Last synced: 20 days ago
JSON representation

A blazing fast inference solution for text embeddings models

Awesome Lists containing this project

README

        

# Text Embeddings Inference


GitHub Repo stars


Swagger API documentation

A blazing fast inference solution for text embeddings models.

Benchmark for [BAAI/bge-base-en-v1.5](https://huggingface.co/BAAI/bge-base-en-v1.5) on an Nvidia A10 with a sequence
length of 512 tokens:








## Table of contents

- [Get Started](#get-started)
- [Supported Models](#supported-models)
- [Docker](#docker)
- [Docker Images](#docker-images)
- [API Documentation](#api-documentation)
- [Using a private or gated model](#using-a-private-or-gated-model)
- [Air gapped deployment](#air-gapped-deployment)
- [Using Re-rankers models](#using-re-rankers-models)
- [Using Sequence Classification models](#using-sequence-classification-models)
- [Using SPLADE pooling](#using-splade-pooling)
- [Distributed Tracing](#distributed-tracing)
- [gRPC](#grpc)
- [Local Install](#local-install)
- [Docker Build](#docker-build)
- [Apple M1/M2 Arm](#apple-m1m2-arm64-architectures)
- [Examples](#examples)

Text Embeddings Inference (TEI) is a toolkit for deploying and serving open source text embeddings and sequence
classification models. TEI enables high-performance extraction for the most popular models, including FlagEmbedding,
Ember, GTE and E5. TEI implements many features such as:

* No model graph compilation step
* Metal support for local execution on Macs
* Small docker images and fast boot times. Get ready for true serverless!

▶ **Given records**

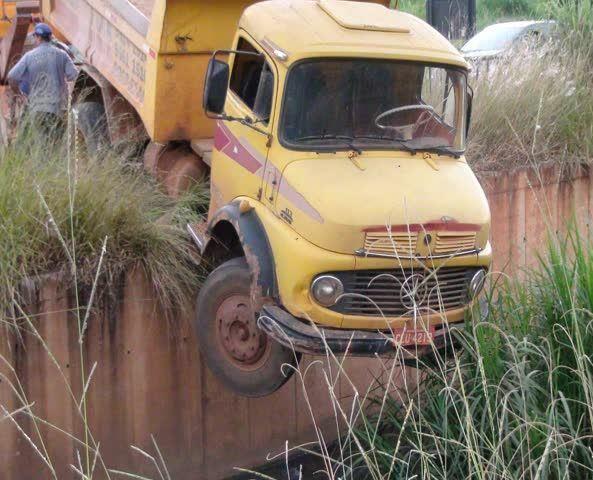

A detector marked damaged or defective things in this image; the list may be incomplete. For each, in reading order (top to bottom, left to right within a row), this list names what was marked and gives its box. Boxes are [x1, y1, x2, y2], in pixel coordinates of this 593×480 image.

---

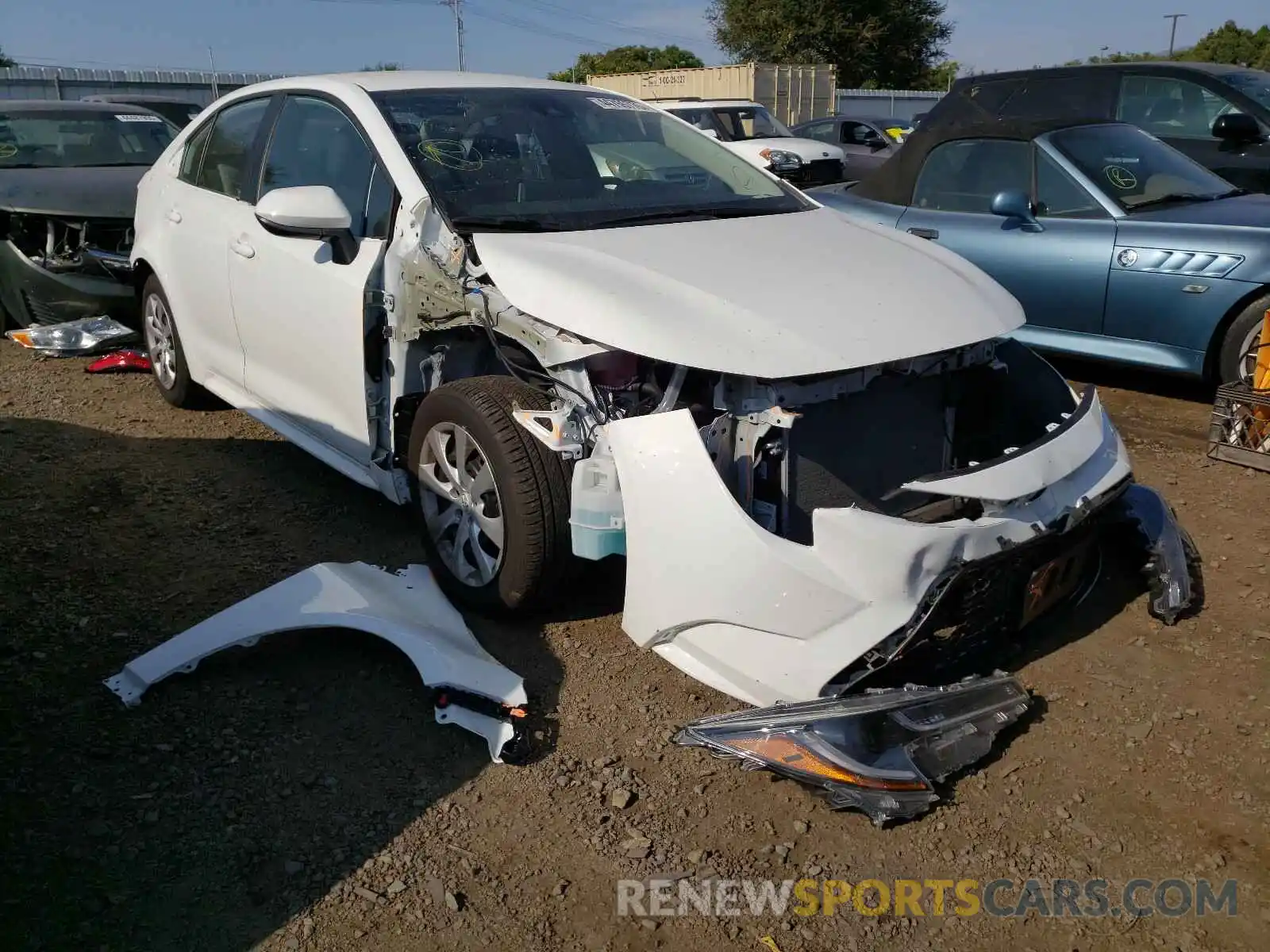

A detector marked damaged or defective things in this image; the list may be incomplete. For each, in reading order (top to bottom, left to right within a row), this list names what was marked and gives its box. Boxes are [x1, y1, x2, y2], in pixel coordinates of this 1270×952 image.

▶ **Parts of the exercise**
1) Can you copy the Text Embeddings Inference README word for word, starting at "Text Embeddings Inference (TEI)" and ending at "for true serverless!"?
2) Will you carry on the Text Embeddings Inference README from its last line?
The items have nothing to do with what is asked here.

▶ **Results of the exercise**
1)
Text Embeddings Inference (TEI) is a toolkit for deploying and serving open source text embeddings and sequence
classification models. TEI enables high-performance extraction for the most popular models, including FlagEmbedding,
Ember, GTE and E5. TEI implements many features such as:

* No model graph compilation step
* Metal support for local execution on Macs
* Small docker images and fast boot times. Get ready for true serverless!

2)
* Token based dynamic batching
* Optimized transformers code for inference using [Flash Attention](https://github.com/HazyResearch/flash-attention),
[Candle](https://github.com/huggingface/candle)
and [cuBLASLt](https://docs.nvidia.com/cuda/cublas/#using-the-cublaslt-api)
* [Safetensors](https://github.com/huggingface/safetensors) weight loading
* Production ready (distributed tracing with Open Telemetry, Prometheus metrics)

## Get Started

### Supported Models

#### Text Embeddings

Text Embeddings Inference currently supports Nomic, BERT, CamemBERT, XLM-RoBERTa models with absolute positions, JinaBERT
model with Alibi positions and Mistral, Alibaba GTE and Qwen2 models with Rope positions.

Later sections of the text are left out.